* Records *
____
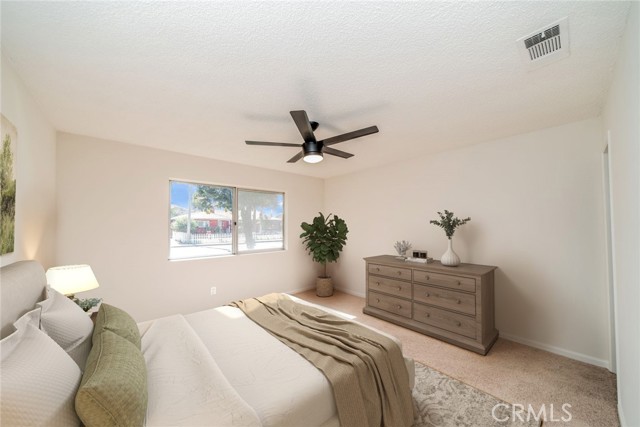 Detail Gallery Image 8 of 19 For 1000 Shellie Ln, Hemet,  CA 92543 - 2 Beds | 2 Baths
____
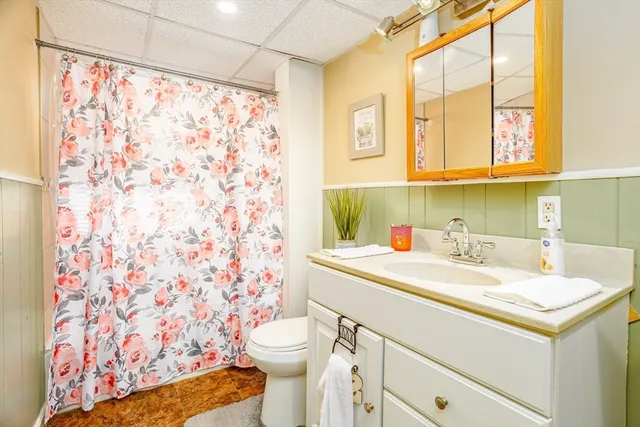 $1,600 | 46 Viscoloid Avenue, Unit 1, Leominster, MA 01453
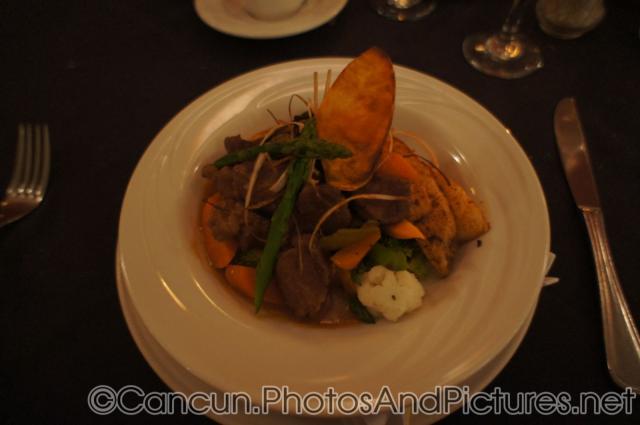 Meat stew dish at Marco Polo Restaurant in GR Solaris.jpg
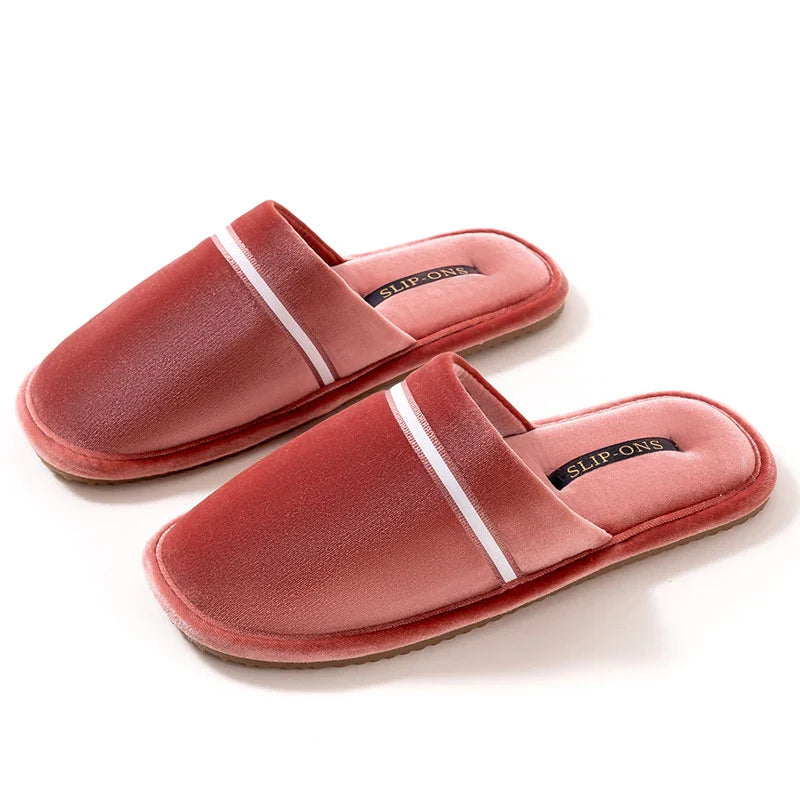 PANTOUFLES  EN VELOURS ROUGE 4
____
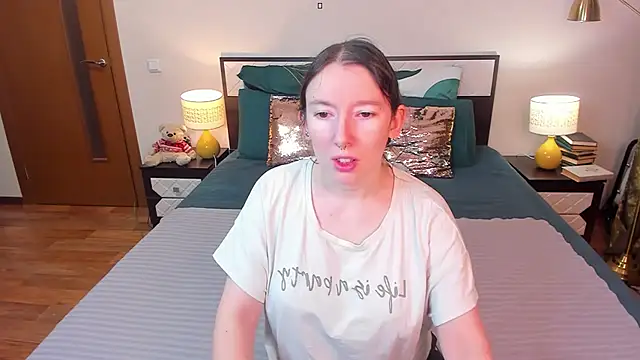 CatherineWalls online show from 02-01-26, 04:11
____
* Task requirements *
With pictures omitted, repeat the entries above word for word from the line holding "Meat stew dish" down to the line holding "VELOURS ROUGE 4", keeping both of those lines.

* Task solution *
 Meat stew dish at Marco Polo Restaurant in GR Solaris.jpg
 PANTOUFLES  EN VELOURS ROUGE 4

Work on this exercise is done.